Increased inspired oxygen concentration as a factor in improved brain tissue oxygenation and tissue lactate levels after severe human head injury

Object. Early impairment of cerebral blood flow in patients with severe head injury correlates with poor brain tissue O-2 delivery and may be an important cause of ischemic brain damage. The purpose of this study was to measure cerebral tissue PO2, lactate, and glucose in patients after severe head injury to determine the effect of increased tissue O-2 achieved by increasing the fraction of inspired oxygen (FiO(2)). Methods. In addition to standard monitoring of intracranial pressure and cerebral perfusion pressure, the authors continuously measured brain tissue PO2, PCO2, pH, and temperature in 22 patients with severe head injury. Microdialysis was performed to analyze lactate and glucose levels.

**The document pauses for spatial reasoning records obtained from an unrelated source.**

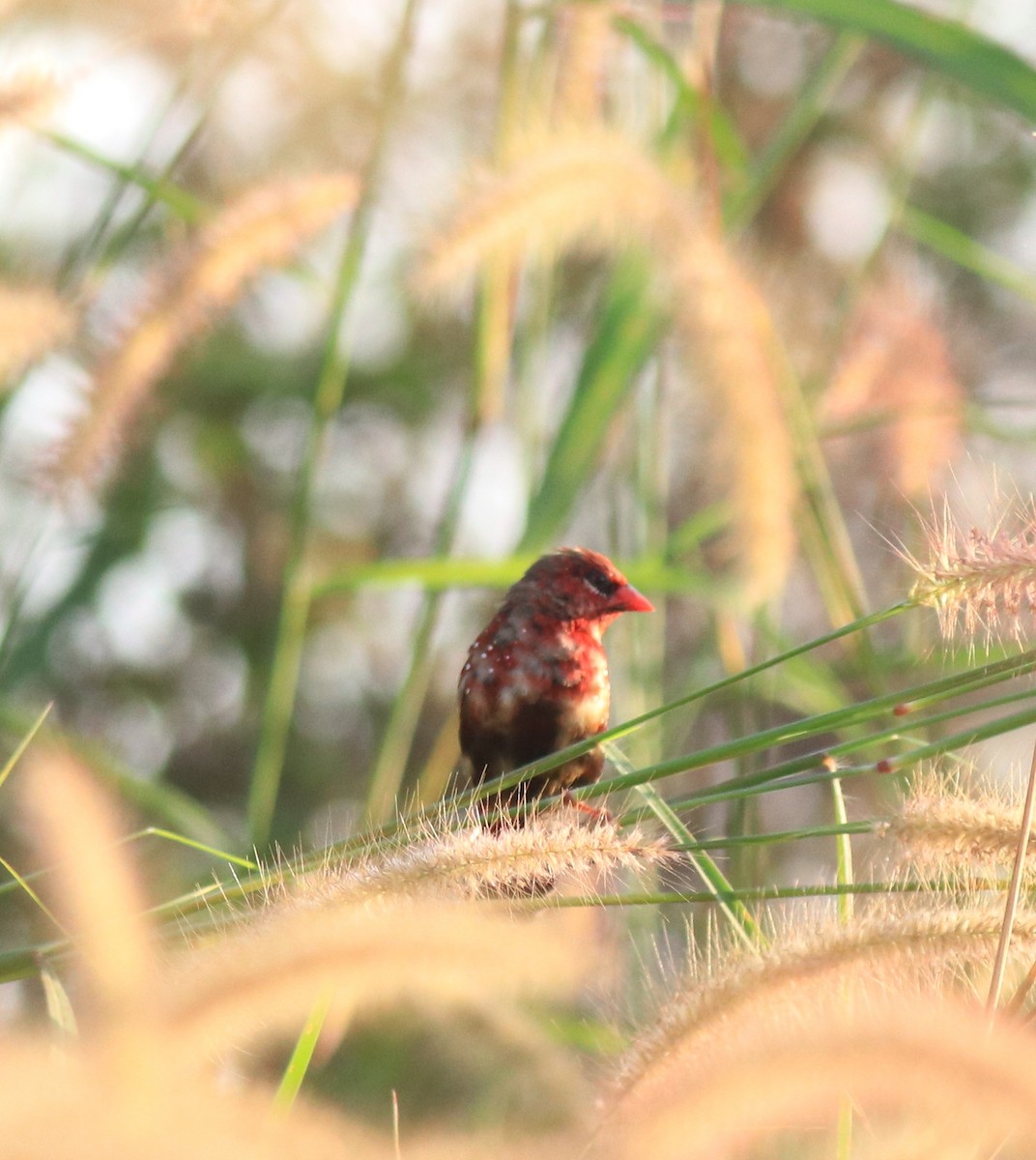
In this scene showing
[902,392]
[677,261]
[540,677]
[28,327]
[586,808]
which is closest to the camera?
[586,808]

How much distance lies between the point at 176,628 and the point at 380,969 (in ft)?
11.7

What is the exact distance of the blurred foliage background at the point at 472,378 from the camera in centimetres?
250

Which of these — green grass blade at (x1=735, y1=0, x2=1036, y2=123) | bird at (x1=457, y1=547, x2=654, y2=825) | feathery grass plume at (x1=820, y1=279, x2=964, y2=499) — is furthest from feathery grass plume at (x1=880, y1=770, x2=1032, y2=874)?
feathery grass plume at (x1=820, y1=279, x2=964, y2=499)

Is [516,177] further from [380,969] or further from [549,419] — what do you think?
[380,969]

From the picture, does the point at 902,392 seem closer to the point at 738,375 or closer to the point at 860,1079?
the point at 738,375

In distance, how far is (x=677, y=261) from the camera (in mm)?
2613

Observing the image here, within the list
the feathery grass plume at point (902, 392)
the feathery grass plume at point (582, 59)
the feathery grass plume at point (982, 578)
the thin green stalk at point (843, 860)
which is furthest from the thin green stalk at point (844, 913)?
the feathery grass plume at point (582, 59)

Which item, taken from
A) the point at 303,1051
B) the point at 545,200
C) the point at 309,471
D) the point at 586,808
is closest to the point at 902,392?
the point at 545,200

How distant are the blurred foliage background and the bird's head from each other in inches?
3.2

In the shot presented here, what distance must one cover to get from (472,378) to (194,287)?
0.84 m

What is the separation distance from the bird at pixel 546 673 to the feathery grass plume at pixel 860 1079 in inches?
58.4

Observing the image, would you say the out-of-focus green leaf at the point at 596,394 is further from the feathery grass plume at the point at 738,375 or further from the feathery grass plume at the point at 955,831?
the feathery grass plume at the point at 955,831

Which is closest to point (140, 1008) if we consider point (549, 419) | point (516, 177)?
point (516, 177)

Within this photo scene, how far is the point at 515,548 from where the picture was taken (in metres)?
2.49
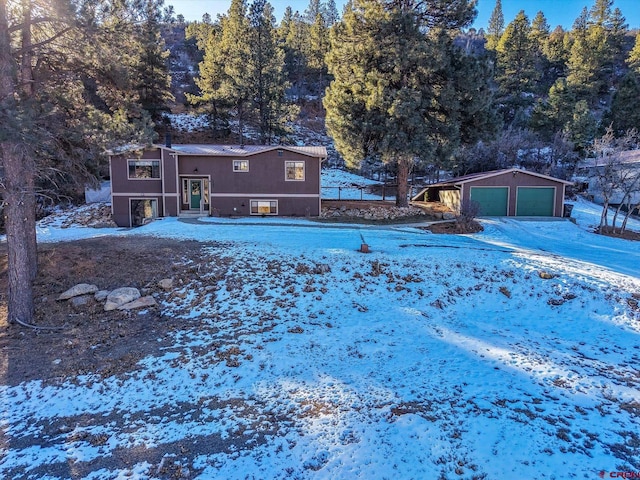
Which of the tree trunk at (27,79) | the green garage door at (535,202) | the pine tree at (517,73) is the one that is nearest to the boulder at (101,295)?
the tree trunk at (27,79)

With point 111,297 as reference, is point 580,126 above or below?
above

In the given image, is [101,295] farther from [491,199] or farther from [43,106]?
[491,199]

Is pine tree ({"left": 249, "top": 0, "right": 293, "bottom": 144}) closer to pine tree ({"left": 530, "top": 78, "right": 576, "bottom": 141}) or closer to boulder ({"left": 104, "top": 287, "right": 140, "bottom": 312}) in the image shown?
pine tree ({"left": 530, "top": 78, "right": 576, "bottom": 141})

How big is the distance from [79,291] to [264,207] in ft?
45.8

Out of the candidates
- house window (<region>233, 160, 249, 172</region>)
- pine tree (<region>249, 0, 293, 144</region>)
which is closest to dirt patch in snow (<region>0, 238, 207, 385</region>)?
house window (<region>233, 160, 249, 172</region>)

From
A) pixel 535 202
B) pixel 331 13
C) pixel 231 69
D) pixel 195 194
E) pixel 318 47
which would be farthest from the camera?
pixel 331 13

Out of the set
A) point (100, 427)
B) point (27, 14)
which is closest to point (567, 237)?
point (100, 427)

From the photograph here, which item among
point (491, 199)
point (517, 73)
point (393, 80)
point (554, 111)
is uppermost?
point (517, 73)

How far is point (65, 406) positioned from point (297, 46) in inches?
2365

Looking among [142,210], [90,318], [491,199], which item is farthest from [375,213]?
[90,318]

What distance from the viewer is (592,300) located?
988cm

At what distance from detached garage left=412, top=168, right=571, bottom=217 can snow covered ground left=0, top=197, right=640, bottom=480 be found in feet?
40.2

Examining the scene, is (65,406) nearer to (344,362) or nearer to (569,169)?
(344,362)

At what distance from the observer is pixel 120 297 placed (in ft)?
28.6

In one cohort of 12 patients, the PaO2 was increased to 441 +/- 88 mm Hg over a period of 6 hours by raising the FiO(2) from 35 +/- 5% to 100% in two stages. The results were analyzed and compared with the findings in a control cohort of 12 patients who received standard respiratory therapy (mean PaO2 136.4 +/- 22.1 mm Hg). The mean brain PO2 levels increased in the O-2-treated patients up to 359 +/- 39% of the baseline level during the 6-hour FiO(2) enhancement period, whereas the mean dialysate lactate levels decreased by 40% (p < 0.05). During this O-2 enhancement period, glucose levels in brain tissue demonstrated a heterogeneous course, None of the monitored parameters in the control cohort showed significant variations during the entire observation period. Conclusions. Markedly elevated lactate levels in brain tissue are common after severe head injury. Increasing PaO2 to higher levels than necessary to saturate hemoglobin, as performed in the O-2-treated cohort, appears to improve the O-2 supply in brain tissue. During the early period after severe head injury, increased lactate levers in brain tissue were reduced by increasing FiO(2). This may imply a shift to aerobic metabolism.